[Problem description] Could you set down every entry exactly as it stands, without the images?

[Records shown]
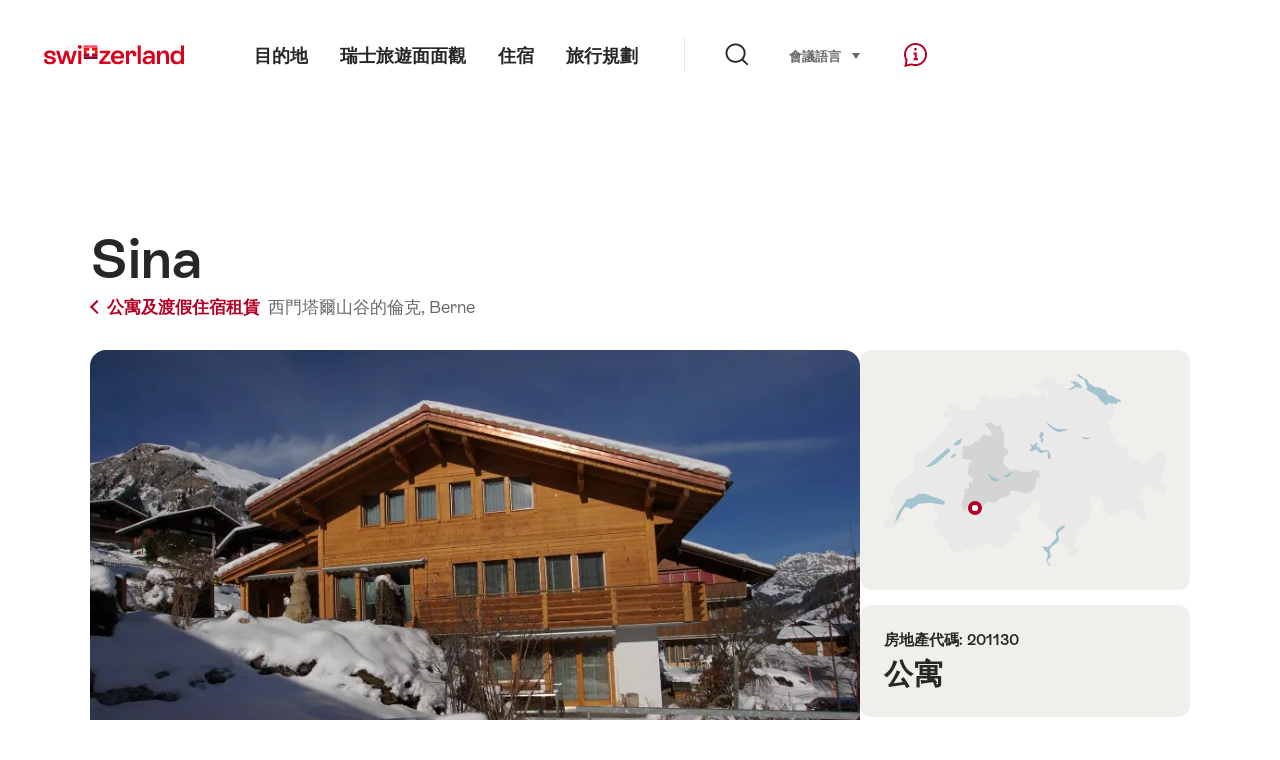

--- FILE ---
content_type: text/html; charset=utf-8
request_url: https://www.google.com/recaptcha/api2/aframe
body_size: 247
content:
<!DOCTYPE HTML><html><head><meta http-equiv="content-type" content="text/html; charset=UTF-8"></head><body><script nonce="-LjstMtTDH6IG_t0G-MvcA">/** Anti-fraud and anti-abuse applications only. See google.com/recaptcha */ try{var clients={'sodar':'https://pagead2.googlesyndication.com/pagead/sodar?'};window.addEventListener("message",function(a){try{if(a.source===window.parent){var b=JSON.parse(a.data);var c=clients[b['id']];if(c){var d=document.createElement('img');d.src=c+b['params']+'&rc='+(localStorage.getItem("rc::a")?sessionStorage.getItem("rc::b"):"");window.document.body.appendChild(d);sessionStorage.setItem("rc::e",parseInt(sessionStorage.getItem("rc::e")||0)+1);localStorage.setItem("rc::h",'1769021162456');}}}catch(b){}});window.parent.postMessage("_grecaptcha_ready", "*");}catch(b){}</script></body></html>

[The completed task]
--- FILE ---
content_type: text/html; charset=utf-8
request_url: https://www.google.com/recaptcha/api2/aframe
body_size: 247
content:
<!DOCTYPE HTML><html><head><meta http-equiv="content-type" content="text/html; charset=UTF-8"></head><body><script nonce="-LjstMtTDH6IG_t0G-MvcA">/** Anti-fraud and anti-abuse applications only. See google.com/recaptcha */ try{var clients={'sodar':'https://pagead2.googlesyndication.com/pagead/sodar?'};window.addEventListener("message",function(a){try{if(a.source===window.parent){var b=JSON.parse(a.data);var c=clients[b['id']];if(c){var d=document.createElement('img');d.src=c+b['params']+'&rc='+(localStorage.getItem("rc::a")?sessionStorage.getItem("rc::b"):"");window.document.body.appendChild(d);sessionStorage.setItem("rc::e",parseInt(sessionStorage.getItem("rc::e")||0)+1);localStorage.setItem("rc::h",'1769021162456');}}}catch(b){}});window.parent.postMessage("_grecaptcha_ready", "*");}catch(b){}</script></body></html>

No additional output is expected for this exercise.